Step 1: What exactly is the problem?
When we look at the Apache Flink documentation for the FileSystem connector's current limitations, the problem is laid out in plain English: when using the FileSource connector class for unbounded file sources, the enumerator keeps track of the paths of all files that have been processed. That state grows indefinitely over time, and it will eventually lead to performance issues. The more files your program processes, the larger the state grows, because Flink remembers every single file path it comes across.
Step 2: Can I actually see this happen?
I'm a visual learner and I work best by seeing the problem first. Before jumping into any solution, I want to reproduce this issue — watch the state grow and understand why it becomes a problem in production.

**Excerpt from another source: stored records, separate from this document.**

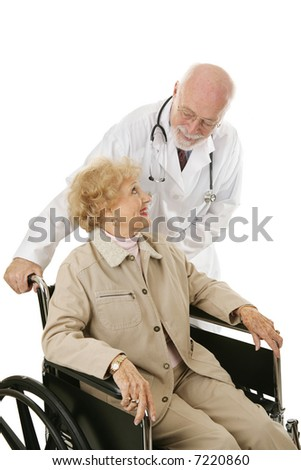Disabled senior woman trusts her mature, kind doctor.  Isolated on white. - stock photo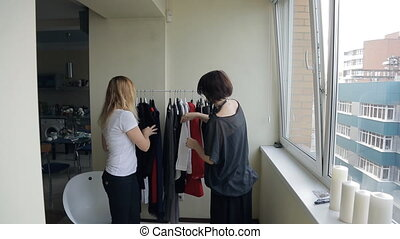 Two women choose blue dress from rack with hangers in flat....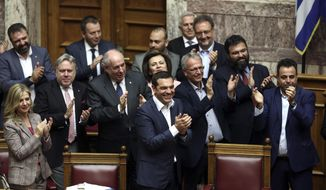 Greece's Prime Minister Alexis Tsipras, center, and his lawmakers applaud after a parliamentary session where the government won a confidence vote, in Athens, on Friday, May 10, 2019. Greek lawmakers were holding a vote of confidence in the left-wing government, after Prime Minister Alexis Tsipras turned a censure motion against a junior minister into a test of his entire administration. (AP Photo/Yorgos Karahalis)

To do that, we need a program that uses FileSource with unbounded data: files that simply do not stop streaming in. Here's the plan:
- Set up a Flink job with FileSource in unbounded (continuous monitoring) mode with checkpointing enabled
- Write a script that rapidly generates small CSV files into the input directory, one every few milliseconds
- Run the job and observe the Flink UI to see the checkpoint state size climb over time
- Dig into specific parts of FileSource to determine whether we can add custom logging to watch the enumerator tracking processed files in real time
Flink Limitation Come to Life
The goal here is to understand how the current limitation in Apache Flink's FileSource data source works, how it happens, and why it is a problem. The example we'll see is a very basic one. I'm going to set up a Flink job with FileSource in unbounded (continuous monitoring) mode with checkpointing enabled.
Setting up Apache Flink
Getting Flink set up for this exercise is relatively easy. I'm using IntelliJ IDEA (the free version), and the Apache documentation helps to set up Flink with this IDE.
Pre-reqs
This is the link I used to get started: here (I jumped between Using Maven, Overview, and some of the other tabs that had to do with dependencies and formats).

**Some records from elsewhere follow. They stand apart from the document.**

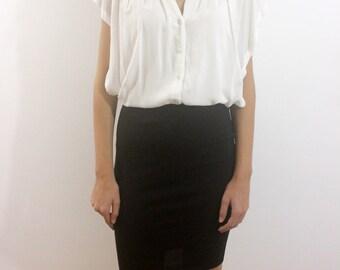 White pleated shirt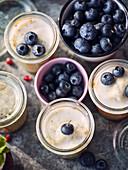 Lemon mugcake in a glass with blueberries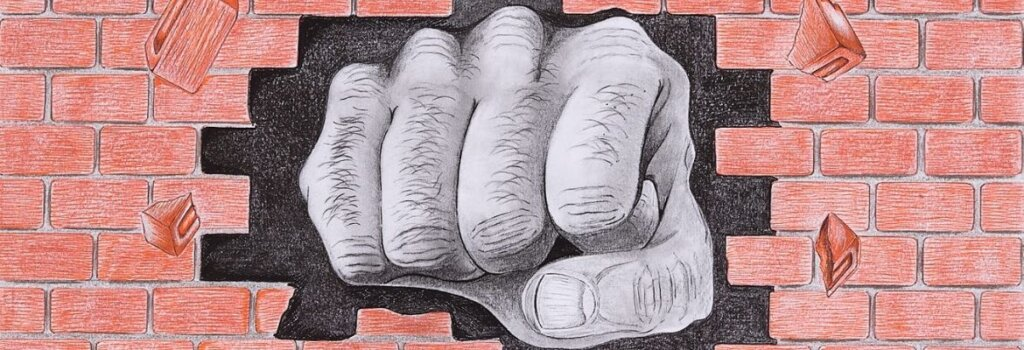 Drawing of a giant fist punching through a brick wall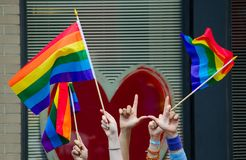 Hände, die homosexuelle Flaggen wellenartig bewegen Lizenzfreies Stockfoto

1. Java 11. In order to use Apache Flink, you need to have Java 11 installed.
# Homebrew (if not already installed)
/bin/bash -c "$(curl -fsSL https://raw.githubusercontent.com/Homebrew/install/HEAD/install.sh)"

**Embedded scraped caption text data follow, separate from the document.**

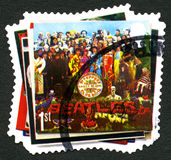 The Beatles UK Postage Stamp. GREAT BRITAIN - CIRCA 2007: A used postage stamp from the UK, depicting the album cover of Sgt Peppers Lonely Hearts Club Band by Royalty Free Stock Images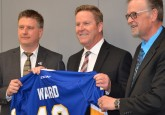 Joel Ward (centre), RDC President and CEO, receives a special Hockey Alberta jersey from Rob Litwinski, Hockey Alberta CEO and Terry Engen, Hockey Alberta Board Chair.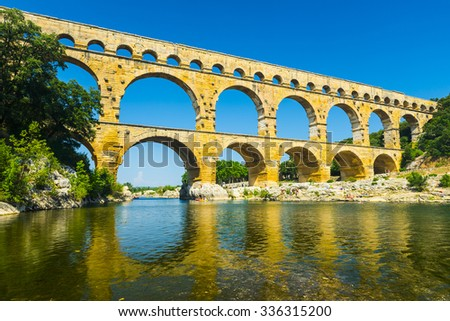 Pont du Gard is an old Roman aqueduct, southern France near Avignon. Reflection in the river Gard - stock photo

# brew update (if you have it installed but haven't updated it)
brew update
# Java
brew install openjdk@11
2. Maven is my build automation tool of choice, so I'll be using Maven >= 3.8.6.
# Maven
brew install maven
3. After both installs, you would need to check that they are on your local machine.
java -version
mvn -version
4. Now, download IntelliJ IDEA (or your IDE of choice) here.
Note: JetBrains used to have an IntelliJ IDEA Community Edition product, but they have now unified it. You download one type of product, and you can use the core functionality of Java and Kotlin for free. Of course, folks who want additional functionality can pay for it. For the purposes of Apache Flink and going through this process, that wouldn't be necessary.
5. Create a project using the following archetype with the Maven command below. Enter it into your CLI.
mvn archetype:generate \
-DarchetypeGroupId=org.apache.flink \
-DarchetypeArtifactId=flink-quickstart-java \
-DarchetypeVersion=2.2.0
You'll be prompted for the groupId, version, and package. The groupId and artifactId are up to you to select, but the version and package come with defaults that you can accept by pressing Enter. Then it will ask you to confirm with Y.
6. Open the project in IntelliJ and select the flink-playground folder (the one containing pom.xml). IntelliJ detects the Maven project automatically and starts downloading dependencies. You might have to give it a couple of minutes the first time.
While that runs, set the JDK by opening File → Project Structure → Project, set SDK to your installed JDK 11, and set Language level to match.
The cool thing is you actually can download the necessary JDK directly from this page by clicking SDK → Add SDK and then Download JDK.
7. The Flink documentation notes the following:
Note on IntelliJ: To make the applications run within IntelliJ IDEA, it is necessary to tick the Include dependencies with "Provided" scope box in the run configuration.
If this option is not available (possibly due to using an older IntelliJ IDEA version), then a workaround is to create a test that calls the application's main() method.
So, when running any Flink program, you start by clicking the Play button beside the file name at the top. OR you can click on the Run 'DataStreamJob.main()' button. Of course, DataStreamJob is a placeholder name and this would ideally be any program you create.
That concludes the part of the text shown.